» **所给资料**:

========================

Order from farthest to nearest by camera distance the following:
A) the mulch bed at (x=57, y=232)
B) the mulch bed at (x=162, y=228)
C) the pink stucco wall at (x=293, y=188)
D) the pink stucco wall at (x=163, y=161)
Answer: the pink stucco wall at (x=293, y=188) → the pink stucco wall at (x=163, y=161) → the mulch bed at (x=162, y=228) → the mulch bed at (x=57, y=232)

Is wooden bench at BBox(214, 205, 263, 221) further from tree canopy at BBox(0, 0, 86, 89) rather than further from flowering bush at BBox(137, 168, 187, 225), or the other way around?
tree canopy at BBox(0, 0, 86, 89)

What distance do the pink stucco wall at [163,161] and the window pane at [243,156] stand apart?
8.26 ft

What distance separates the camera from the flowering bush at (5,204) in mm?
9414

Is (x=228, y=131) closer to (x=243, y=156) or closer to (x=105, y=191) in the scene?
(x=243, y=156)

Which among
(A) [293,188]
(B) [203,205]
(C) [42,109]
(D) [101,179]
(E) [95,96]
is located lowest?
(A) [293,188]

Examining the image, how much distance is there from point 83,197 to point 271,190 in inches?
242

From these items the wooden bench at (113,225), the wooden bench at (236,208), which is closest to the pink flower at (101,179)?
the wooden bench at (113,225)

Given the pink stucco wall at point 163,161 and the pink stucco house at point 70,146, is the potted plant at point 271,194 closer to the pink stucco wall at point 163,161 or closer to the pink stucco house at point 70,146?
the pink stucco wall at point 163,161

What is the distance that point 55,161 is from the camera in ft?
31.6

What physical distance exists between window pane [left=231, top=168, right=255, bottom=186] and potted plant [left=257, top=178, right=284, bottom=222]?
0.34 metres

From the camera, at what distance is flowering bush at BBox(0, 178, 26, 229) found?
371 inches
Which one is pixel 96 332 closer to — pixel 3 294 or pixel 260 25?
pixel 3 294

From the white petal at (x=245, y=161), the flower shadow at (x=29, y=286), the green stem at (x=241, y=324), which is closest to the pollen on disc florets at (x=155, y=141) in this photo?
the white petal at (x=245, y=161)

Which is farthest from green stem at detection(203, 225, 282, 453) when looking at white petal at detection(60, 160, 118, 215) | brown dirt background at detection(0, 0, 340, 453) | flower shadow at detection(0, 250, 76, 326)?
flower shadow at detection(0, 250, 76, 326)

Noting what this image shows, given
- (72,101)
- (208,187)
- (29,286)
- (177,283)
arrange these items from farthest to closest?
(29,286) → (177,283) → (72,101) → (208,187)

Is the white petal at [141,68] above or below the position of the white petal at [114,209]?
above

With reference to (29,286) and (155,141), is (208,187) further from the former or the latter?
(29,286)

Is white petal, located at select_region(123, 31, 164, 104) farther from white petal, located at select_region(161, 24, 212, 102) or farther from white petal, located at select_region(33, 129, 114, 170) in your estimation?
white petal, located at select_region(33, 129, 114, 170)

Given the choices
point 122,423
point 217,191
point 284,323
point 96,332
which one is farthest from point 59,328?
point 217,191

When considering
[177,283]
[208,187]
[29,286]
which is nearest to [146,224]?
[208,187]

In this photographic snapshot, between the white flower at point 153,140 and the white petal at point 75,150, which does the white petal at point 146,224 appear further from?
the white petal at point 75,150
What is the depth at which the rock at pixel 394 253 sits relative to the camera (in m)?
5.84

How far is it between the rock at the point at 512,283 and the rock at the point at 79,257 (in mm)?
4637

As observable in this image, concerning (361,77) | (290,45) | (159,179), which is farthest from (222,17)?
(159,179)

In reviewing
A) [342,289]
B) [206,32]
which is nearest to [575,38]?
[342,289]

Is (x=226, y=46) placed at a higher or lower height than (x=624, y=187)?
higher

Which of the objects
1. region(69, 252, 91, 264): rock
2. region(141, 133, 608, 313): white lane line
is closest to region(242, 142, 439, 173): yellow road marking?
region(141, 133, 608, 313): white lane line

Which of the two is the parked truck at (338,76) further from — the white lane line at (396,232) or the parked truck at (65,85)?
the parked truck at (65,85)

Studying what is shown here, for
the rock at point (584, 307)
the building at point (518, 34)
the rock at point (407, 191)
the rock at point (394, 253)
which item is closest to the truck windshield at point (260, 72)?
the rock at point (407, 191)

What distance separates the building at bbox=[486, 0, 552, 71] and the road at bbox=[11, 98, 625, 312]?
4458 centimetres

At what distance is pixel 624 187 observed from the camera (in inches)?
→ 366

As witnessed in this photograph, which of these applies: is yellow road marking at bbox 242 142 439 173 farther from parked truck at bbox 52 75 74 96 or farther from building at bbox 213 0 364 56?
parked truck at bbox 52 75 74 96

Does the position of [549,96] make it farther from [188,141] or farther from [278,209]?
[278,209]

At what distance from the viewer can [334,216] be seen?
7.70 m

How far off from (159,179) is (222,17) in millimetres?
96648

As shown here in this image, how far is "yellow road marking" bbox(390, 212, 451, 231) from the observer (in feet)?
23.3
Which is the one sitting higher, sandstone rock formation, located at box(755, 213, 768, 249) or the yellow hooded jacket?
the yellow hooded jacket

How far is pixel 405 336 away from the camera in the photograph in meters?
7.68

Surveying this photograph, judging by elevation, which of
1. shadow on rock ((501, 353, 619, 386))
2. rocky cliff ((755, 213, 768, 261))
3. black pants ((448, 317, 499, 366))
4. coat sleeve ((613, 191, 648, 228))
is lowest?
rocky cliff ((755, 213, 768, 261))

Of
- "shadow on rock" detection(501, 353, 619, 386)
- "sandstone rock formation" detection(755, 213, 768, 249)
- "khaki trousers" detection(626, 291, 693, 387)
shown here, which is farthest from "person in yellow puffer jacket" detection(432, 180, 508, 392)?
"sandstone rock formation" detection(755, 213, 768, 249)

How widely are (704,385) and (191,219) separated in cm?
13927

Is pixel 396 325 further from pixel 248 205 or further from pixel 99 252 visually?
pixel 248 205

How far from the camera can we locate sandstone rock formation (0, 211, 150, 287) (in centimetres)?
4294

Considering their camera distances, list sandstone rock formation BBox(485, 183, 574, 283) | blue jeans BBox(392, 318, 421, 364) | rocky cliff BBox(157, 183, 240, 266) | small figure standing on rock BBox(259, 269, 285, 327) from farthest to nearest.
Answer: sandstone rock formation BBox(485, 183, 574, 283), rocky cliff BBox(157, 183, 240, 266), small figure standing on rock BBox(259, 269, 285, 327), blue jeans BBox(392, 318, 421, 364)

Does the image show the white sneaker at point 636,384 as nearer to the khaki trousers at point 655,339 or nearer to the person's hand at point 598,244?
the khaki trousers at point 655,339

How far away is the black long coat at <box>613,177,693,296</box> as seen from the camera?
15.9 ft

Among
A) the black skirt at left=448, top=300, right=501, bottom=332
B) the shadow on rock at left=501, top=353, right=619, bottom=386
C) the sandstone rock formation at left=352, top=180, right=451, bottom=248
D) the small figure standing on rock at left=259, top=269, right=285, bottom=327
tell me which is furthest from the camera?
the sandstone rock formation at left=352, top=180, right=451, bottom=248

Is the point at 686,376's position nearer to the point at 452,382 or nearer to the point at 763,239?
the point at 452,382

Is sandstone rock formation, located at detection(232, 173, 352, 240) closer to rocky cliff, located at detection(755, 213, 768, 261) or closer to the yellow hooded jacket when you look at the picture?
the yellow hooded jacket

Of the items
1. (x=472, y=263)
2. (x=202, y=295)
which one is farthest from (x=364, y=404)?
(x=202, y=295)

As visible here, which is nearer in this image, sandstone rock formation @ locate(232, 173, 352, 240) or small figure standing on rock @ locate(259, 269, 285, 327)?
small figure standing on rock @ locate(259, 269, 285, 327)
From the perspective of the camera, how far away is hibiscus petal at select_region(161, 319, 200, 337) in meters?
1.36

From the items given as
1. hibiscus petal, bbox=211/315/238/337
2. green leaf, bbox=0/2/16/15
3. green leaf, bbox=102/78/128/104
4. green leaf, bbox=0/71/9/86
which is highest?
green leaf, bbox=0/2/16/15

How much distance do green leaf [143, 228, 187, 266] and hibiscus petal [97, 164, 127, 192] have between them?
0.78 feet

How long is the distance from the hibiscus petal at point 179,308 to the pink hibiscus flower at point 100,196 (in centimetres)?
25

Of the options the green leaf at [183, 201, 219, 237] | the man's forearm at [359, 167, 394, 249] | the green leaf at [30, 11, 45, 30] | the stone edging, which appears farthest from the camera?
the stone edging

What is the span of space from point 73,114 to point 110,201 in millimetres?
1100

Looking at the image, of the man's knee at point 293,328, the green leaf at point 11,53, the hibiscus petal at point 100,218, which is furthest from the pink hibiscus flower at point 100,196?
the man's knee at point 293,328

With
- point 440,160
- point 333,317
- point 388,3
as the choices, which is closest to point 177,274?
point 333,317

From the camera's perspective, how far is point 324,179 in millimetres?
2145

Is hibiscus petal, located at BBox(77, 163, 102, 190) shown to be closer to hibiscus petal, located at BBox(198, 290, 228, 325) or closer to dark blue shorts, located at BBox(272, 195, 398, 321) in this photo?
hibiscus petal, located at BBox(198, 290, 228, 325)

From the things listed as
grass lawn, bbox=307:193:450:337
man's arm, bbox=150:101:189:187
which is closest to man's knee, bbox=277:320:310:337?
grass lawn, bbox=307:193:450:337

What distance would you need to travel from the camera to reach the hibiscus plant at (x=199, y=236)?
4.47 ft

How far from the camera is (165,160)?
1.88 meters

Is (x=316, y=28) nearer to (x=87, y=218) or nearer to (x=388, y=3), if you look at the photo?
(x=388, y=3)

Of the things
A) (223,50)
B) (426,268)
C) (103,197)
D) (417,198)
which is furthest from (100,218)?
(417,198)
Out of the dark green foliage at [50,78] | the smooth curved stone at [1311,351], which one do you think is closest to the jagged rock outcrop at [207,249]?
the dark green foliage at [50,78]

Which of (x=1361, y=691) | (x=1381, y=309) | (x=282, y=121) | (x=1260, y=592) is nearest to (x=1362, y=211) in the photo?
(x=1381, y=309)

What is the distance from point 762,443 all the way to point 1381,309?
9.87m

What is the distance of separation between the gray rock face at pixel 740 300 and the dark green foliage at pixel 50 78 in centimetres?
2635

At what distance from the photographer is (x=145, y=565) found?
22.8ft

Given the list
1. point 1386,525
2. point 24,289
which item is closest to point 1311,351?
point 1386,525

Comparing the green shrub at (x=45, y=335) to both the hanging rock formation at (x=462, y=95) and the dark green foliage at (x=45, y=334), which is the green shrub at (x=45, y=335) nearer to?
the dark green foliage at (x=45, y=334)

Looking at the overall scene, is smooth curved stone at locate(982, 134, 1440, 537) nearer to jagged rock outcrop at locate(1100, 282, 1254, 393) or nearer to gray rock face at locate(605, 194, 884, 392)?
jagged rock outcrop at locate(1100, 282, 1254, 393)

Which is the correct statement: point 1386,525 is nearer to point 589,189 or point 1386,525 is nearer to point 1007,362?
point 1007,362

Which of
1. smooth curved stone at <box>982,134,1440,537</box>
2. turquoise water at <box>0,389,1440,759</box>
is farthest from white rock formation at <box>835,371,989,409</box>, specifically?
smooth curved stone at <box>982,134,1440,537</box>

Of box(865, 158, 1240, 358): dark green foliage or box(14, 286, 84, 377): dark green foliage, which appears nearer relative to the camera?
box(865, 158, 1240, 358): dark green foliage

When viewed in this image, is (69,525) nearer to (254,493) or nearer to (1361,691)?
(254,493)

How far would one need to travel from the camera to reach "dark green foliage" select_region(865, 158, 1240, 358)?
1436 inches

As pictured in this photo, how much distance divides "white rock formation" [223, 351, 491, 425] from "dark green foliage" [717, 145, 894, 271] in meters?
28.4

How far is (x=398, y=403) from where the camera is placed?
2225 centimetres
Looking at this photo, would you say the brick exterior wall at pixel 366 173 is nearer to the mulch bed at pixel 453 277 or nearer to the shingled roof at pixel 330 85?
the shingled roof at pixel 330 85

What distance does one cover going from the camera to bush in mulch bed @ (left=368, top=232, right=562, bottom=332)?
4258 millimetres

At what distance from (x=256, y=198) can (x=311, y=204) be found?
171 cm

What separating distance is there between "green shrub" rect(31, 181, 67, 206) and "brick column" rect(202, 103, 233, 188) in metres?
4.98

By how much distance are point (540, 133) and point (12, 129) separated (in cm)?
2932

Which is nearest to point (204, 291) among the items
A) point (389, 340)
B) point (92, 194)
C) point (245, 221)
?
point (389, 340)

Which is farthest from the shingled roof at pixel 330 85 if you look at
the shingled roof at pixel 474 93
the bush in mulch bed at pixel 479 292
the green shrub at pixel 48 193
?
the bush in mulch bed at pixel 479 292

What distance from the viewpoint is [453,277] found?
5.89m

========================

» **请完成**: 把上面记录中含有“long”一词的行全部摘出来，每行照原样抄下，大小写须一致。

» **练习答案**:
How far away is the black long coat at <box>613,177,693,296</box> as seen from the camera?
How long is the distance from the hibiscus petal at point 179,308 to the pink hibiscus flower at point 100,196 (in centimetres)?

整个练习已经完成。